Your task is to give the data again, exactly, with every line intact.
· · ·
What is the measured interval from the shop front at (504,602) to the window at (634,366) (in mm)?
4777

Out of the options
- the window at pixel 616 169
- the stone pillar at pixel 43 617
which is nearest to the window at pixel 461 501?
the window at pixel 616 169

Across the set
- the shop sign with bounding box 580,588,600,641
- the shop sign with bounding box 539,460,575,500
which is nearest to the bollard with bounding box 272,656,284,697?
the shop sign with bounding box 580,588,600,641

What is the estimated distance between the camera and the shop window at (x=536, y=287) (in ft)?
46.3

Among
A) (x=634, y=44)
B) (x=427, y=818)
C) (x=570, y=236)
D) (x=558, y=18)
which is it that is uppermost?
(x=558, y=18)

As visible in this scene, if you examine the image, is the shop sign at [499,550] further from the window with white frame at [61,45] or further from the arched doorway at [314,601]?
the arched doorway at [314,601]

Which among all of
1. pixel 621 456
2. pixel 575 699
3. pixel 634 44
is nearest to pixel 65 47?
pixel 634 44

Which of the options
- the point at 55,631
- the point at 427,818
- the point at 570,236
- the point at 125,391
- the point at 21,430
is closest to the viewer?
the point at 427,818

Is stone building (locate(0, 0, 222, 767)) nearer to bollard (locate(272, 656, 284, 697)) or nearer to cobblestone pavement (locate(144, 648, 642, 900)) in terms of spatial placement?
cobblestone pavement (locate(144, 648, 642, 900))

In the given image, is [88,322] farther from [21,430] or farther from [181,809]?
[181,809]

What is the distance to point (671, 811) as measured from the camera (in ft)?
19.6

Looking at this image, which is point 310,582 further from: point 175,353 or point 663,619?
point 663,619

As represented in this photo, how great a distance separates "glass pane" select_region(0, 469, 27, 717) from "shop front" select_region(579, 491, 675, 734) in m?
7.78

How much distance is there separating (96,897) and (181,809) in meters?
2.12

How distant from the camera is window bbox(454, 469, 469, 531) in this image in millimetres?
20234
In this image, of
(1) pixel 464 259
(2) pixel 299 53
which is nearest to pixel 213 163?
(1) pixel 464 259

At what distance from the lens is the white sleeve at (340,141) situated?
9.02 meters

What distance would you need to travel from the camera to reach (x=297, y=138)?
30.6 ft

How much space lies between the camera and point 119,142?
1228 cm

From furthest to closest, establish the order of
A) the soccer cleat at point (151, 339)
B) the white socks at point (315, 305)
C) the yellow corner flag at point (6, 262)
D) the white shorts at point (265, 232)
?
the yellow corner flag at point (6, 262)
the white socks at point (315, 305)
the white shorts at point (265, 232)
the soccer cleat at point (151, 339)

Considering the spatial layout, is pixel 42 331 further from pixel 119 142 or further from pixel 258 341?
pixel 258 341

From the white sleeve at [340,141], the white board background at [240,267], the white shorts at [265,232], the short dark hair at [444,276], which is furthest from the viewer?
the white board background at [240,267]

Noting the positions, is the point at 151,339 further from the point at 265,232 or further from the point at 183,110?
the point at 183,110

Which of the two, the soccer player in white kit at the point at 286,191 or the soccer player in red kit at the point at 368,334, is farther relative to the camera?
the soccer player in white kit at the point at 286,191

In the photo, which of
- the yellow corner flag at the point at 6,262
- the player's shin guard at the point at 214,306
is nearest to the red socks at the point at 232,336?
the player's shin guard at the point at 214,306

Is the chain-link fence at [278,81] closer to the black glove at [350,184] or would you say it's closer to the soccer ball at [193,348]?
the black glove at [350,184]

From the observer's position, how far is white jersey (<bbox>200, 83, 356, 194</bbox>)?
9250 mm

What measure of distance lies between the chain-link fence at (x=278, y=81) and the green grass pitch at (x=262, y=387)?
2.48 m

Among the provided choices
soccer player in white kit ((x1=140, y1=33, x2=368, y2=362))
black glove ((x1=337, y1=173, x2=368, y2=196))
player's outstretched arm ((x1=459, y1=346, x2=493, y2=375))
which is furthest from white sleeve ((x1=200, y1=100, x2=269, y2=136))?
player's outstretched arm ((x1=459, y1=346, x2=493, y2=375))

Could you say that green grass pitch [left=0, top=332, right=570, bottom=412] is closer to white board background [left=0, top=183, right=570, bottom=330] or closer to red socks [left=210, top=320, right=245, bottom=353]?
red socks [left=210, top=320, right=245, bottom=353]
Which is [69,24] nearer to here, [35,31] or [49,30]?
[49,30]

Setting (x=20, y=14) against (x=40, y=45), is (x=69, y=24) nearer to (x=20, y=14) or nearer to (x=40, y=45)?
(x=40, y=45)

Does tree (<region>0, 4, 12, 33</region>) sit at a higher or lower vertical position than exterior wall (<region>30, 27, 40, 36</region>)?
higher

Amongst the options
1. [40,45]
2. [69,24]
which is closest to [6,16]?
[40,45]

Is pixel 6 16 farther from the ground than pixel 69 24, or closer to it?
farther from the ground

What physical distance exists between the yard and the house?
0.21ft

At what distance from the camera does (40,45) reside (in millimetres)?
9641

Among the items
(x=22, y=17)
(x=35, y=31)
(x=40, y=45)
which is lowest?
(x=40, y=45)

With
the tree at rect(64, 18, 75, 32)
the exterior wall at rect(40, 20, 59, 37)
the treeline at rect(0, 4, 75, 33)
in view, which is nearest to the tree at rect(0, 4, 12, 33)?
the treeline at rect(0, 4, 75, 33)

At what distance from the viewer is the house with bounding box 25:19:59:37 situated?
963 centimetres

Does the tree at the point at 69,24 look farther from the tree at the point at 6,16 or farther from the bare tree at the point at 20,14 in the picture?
· · ·
> _SOLVED PROBLEM_
What is the measured interval from the shop front at (504,602) to the window at (634,366) (in mm)?
4777

Out of the options
- the window at pixel 616 169
- the stone pillar at pixel 43 617
which is nearest to the window at pixel 461 501?
the window at pixel 616 169

Across the set
- the shop sign with bounding box 580,588,600,641
- the shop sign with bounding box 539,460,575,500
which is nearest to the bollard with bounding box 272,656,284,697?
the shop sign with bounding box 580,588,600,641

What is the estimated distance between the camera and the shop window at (x=536, y=287) (in ft)?
46.3

Among
A) (x=634, y=44)
B) (x=427, y=818)
C) (x=570, y=236)
D) (x=558, y=18)
which is it that is uppermost?
(x=558, y=18)

As visible in this scene, if you examine the image, is the shop sign at [499,550] further from the window with white frame at [61,45] or further from the arched doorway at [314,601]?
the arched doorway at [314,601]

Which among all of
1. pixel 621 456
2. pixel 575 699
3. pixel 634 44
is nearest to pixel 65 47?
pixel 634 44

Which of the options
- the point at 55,631
- the point at 427,818
- the point at 570,236
- the point at 125,391
- the point at 21,430
is closest to the viewer?
the point at 427,818

Is stone building (locate(0, 0, 222, 767)) nearer to bollard (locate(272, 656, 284, 697)) or nearer to cobblestone pavement (locate(144, 648, 642, 900)) in terms of spatial placement?
cobblestone pavement (locate(144, 648, 642, 900))

In the given image, is [88,322] farther from [21,430] or farther from [181,809]?
[181,809]

What is the distance to point (671, 811) as measured from the camera (in ft)?
19.6

Looking at this image, which is point 310,582 further from: point 175,353 or point 663,619?
point 663,619

As represented in this photo, how great a distance separates "glass pane" select_region(0, 469, 27, 717) from "shop front" select_region(579, 491, 675, 734) in m?
7.78

How much distance is there separating (96,897) and (181,809) in meters?
2.12

How distant from the camera is window bbox(454, 469, 469, 531) in this image in millimetres?
20234
In this image, of
(1) pixel 464 259
(2) pixel 299 53
which is nearest to pixel 213 163?
(1) pixel 464 259

At what distance from the lens is the white sleeve at (340,141) situated?
9.02 meters

What distance would you need to travel from the camera to reach (x=297, y=138)?
30.6 ft

How much space lies between the camera and point 119,142?
1228 cm

From furthest to closest, establish the order of
A) the soccer cleat at point (151, 339)
B) the white socks at point (315, 305)
C) the yellow corner flag at point (6, 262)
D) the white shorts at point (265, 232)
?
the yellow corner flag at point (6, 262)
the white socks at point (315, 305)
the white shorts at point (265, 232)
the soccer cleat at point (151, 339)

Considering the spatial layout, is pixel 42 331 further from pixel 119 142 or further from pixel 258 341?
pixel 258 341

From the white sleeve at [340,141], the white board background at [240,267], the white shorts at [265,232], the short dark hair at [444,276], which is furthest from the viewer?
the white board background at [240,267]

Noting the positions, is the point at 151,339 further from the point at 265,232 or further from the point at 183,110?
the point at 183,110

Which of the two, the soccer player in white kit at the point at 286,191 or the soccer player in red kit at the point at 368,334, is farther relative to the camera?
the soccer player in white kit at the point at 286,191

In the photo, which of
- the yellow corner flag at the point at 6,262
- the player's shin guard at the point at 214,306
is nearest to the red socks at the point at 232,336?
the player's shin guard at the point at 214,306

Is the chain-link fence at [278,81] closer to the black glove at [350,184] or would you say it's closer to the soccer ball at [193,348]?
the black glove at [350,184]

From the observer's position, how far is white jersey (<bbox>200, 83, 356, 194</bbox>)?
9250 mm

What measure of distance lies between the chain-link fence at (x=278, y=81) and the green grass pitch at (x=262, y=387)?
2.48 m

Among the provided choices
soccer player in white kit ((x1=140, y1=33, x2=368, y2=362))
black glove ((x1=337, y1=173, x2=368, y2=196))
player's outstretched arm ((x1=459, y1=346, x2=493, y2=375))
which is furthest from white sleeve ((x1=200, y1=100, x2=269, y2=136))?
player's outstretched arm ((x1=459, y1=346, x2=493, y2=375))

Could you say that green grass pitch [left=0, top=332, right=570, bottom=412] is closer to white board background [left=0, top=183, right=570, bottom=330] or closer to red socks [left=210, top=320, right=245, bottom=353]?
red socks [left=210, top=320, right=245, bottom=353]
Which is [69,24] nearer to here, [35,31] or [49,30]?
[49,30]

Setting (x=20, y=14) against (x=40, y=45), is (x=69, y=24) nearer to (x=20, y=14) or nearer to (x=40, y=45)?
(x=40, y=45)

Does tree (<region>0, 4, 12, 33</region>) sit at a higher or lower vertical position than exterior wall (<region>30, 27, 40, 36</region>)?
higher

Amongst the options
1. [40,45]
2. [69,24]
which is closest to [6,16]?
[40,45]

Is pixel 6 16 farther from the ground than pixel 69 24, or closer to it?
farther from the ground

What physical distance exists between the yard and the house?
0.21ft

At what distance from the camera does (40,45) reside (in millimetres)?
9641

Among the items
(x=22, y=17)
(x=35, y=31)
(x=40, y=45)
which is lowest?
(x=40, y=45)

With
the tree at rect(64, 18, 75, 32)
the exterior wall at rect(40, 20, 59, 37)
the treeline at rect(0, 4, 75, 33)
in view, which is nearest to the tree at rect(0, 4, 12, 33)?
the treeline at rect(0, 4, 75, 33)

At what distance from the viewer is the house with bounding box 25:19:59:37 situated?
963 centimetres

Does the tree at the point at 69,24 look farther from the tree at the point at 6,16 or farther from the bare tree at the point at 20,14 in the picture?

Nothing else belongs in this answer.